Weird looks that tell you something is wrong. He needs to be told ”“what you looking at stop it!”

”...then he told me to lay my head on a pillow on his lap, he used some moisturizer and then rubbed my whole back under my wife beater and this was when my mother wasn’t home.”

If he was really a nice man he would have refused to give you a massage even if YOU asked him. You and your mom might be fooling yourselves. Maybe he is looking for a reason to get out of this relashinship? Maybe instead of him dropping your mom he wants her to drop him.
In any case this doesn’t sound good. You need to trust your insticts more.

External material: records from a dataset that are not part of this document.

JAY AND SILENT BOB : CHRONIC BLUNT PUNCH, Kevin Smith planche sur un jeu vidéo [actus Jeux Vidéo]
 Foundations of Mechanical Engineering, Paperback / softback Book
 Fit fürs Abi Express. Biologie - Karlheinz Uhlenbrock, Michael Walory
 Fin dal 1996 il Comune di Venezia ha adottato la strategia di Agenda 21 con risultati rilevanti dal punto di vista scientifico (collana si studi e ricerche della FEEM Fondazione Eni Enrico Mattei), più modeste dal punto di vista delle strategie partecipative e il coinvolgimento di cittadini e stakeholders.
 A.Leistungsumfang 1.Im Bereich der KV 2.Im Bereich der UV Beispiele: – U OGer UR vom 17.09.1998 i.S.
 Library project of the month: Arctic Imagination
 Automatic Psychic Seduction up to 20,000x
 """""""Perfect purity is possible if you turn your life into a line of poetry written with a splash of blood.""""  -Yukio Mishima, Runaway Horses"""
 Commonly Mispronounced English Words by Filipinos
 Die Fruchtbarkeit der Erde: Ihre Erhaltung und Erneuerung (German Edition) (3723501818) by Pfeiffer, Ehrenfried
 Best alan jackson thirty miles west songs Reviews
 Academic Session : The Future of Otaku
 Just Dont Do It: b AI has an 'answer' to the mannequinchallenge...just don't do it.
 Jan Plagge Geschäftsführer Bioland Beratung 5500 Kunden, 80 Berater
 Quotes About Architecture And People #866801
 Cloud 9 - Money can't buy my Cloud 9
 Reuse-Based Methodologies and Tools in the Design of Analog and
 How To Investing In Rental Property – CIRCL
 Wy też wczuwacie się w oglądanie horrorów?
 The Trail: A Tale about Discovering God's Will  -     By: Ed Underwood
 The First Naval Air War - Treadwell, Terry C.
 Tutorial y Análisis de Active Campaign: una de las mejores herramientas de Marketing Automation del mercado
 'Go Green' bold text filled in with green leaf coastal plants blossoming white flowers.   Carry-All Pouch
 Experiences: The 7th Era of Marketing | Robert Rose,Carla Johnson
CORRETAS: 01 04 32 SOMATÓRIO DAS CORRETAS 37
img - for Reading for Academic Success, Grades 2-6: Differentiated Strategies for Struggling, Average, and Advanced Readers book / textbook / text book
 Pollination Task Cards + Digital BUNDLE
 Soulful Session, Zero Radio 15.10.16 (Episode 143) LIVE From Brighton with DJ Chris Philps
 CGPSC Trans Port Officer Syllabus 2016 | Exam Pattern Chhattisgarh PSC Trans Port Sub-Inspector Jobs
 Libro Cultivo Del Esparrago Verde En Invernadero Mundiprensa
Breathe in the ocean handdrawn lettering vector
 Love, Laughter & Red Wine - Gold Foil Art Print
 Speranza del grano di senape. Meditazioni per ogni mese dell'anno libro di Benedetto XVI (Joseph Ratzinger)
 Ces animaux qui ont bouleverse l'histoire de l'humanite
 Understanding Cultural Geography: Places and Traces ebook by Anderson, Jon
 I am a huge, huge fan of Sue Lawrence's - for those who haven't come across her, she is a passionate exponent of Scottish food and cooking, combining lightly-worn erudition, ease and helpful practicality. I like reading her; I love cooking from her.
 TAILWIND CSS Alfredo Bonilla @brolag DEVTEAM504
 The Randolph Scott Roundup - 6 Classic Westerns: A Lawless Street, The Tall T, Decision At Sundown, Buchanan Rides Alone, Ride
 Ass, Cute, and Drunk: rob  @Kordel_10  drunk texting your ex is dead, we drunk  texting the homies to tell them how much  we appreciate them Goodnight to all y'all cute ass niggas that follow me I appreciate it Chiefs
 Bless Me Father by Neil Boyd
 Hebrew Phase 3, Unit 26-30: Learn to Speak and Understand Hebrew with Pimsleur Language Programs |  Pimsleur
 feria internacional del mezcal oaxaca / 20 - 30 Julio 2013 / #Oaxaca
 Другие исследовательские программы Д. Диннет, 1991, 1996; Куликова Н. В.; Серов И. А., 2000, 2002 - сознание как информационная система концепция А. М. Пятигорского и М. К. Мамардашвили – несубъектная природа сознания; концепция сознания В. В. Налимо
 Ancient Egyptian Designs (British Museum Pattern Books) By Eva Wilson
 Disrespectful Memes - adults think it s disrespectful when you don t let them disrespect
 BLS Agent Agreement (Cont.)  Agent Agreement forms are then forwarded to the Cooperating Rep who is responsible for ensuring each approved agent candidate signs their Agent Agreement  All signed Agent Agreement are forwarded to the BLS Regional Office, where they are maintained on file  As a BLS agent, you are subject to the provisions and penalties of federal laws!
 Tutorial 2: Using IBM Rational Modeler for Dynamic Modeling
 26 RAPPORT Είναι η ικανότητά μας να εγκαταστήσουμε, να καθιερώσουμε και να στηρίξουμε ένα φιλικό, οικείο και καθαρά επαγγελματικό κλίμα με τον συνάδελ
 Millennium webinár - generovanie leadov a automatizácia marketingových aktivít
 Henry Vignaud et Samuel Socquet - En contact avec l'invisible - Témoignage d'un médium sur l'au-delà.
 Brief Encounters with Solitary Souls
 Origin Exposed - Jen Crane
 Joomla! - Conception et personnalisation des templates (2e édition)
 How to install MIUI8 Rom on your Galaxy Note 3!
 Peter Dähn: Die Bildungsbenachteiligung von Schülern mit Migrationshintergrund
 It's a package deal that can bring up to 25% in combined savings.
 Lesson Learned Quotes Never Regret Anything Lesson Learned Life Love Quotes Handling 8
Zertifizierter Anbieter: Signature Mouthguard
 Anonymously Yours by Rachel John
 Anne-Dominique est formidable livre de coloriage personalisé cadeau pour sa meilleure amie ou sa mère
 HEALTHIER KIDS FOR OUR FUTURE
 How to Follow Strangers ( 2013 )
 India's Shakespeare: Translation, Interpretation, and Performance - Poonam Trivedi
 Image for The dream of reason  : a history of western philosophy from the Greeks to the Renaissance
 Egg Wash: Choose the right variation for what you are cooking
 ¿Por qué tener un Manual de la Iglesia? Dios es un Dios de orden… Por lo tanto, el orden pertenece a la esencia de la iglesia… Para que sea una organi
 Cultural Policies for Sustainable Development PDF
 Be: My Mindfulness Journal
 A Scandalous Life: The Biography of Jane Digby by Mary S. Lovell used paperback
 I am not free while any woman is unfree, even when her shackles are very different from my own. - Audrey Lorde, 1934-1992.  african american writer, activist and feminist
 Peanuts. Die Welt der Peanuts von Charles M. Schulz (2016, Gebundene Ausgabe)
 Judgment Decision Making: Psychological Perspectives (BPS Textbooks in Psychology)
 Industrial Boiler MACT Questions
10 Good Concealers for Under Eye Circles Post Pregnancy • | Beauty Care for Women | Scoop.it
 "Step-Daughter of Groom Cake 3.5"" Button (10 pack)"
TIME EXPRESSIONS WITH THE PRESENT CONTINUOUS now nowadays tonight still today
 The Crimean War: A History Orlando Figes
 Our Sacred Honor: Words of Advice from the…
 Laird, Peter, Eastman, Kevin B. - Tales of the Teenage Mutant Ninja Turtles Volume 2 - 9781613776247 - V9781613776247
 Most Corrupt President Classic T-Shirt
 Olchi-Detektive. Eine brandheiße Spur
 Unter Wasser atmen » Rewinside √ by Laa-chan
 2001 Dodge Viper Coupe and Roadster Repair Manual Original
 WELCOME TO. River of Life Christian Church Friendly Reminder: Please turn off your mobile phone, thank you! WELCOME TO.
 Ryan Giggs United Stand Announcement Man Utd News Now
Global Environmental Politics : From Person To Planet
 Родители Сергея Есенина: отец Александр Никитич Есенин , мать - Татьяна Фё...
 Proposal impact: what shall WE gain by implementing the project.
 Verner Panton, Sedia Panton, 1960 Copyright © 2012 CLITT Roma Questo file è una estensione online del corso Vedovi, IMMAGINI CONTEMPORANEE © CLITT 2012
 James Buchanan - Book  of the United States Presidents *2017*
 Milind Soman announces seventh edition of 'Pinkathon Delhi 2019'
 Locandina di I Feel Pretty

DarlingRhadamanthus's avatar

This man is behaving very inappropriately and frankly, seems like a bit of a creep. Please go talk to someone. Someone you can trust.

And above all, steer clear of him. Don’t put yourself in any more compromising positions——meaning, don’t be alone with him if at all possible. Your mother probably will not leave him. Find a way to get out of the house…do you have a relative that you can stay with?

Please take good care of yourself…and none of us think you are “stupid/dumb”. We all feel that you are in a very difficult situation.

Pandora's avatar

I say go away to college. The guy is creepy and it sounds like you may have a hard time getting your mom to see that. In her eyes you guys are a family so she finds comments like that innocent. Unfortuneately waiting 2 years to tell her about his unappropiate behavior will probably seem like you are rebelling because you don’t like him.
I’m not sure you can win this battle so, go to college. Get an education that will help you to move away and stay away from this creep. And try to never be alone with him. Put a lock on your bedroom door till you can leave. Maybe you can stay with a relative who you feel will listen to you.
Best of luck.

flo's avatar

He has given you the info as to who he is. By the way does he say “have a sense of humor” “Can’t you take a joke?” kind of thing?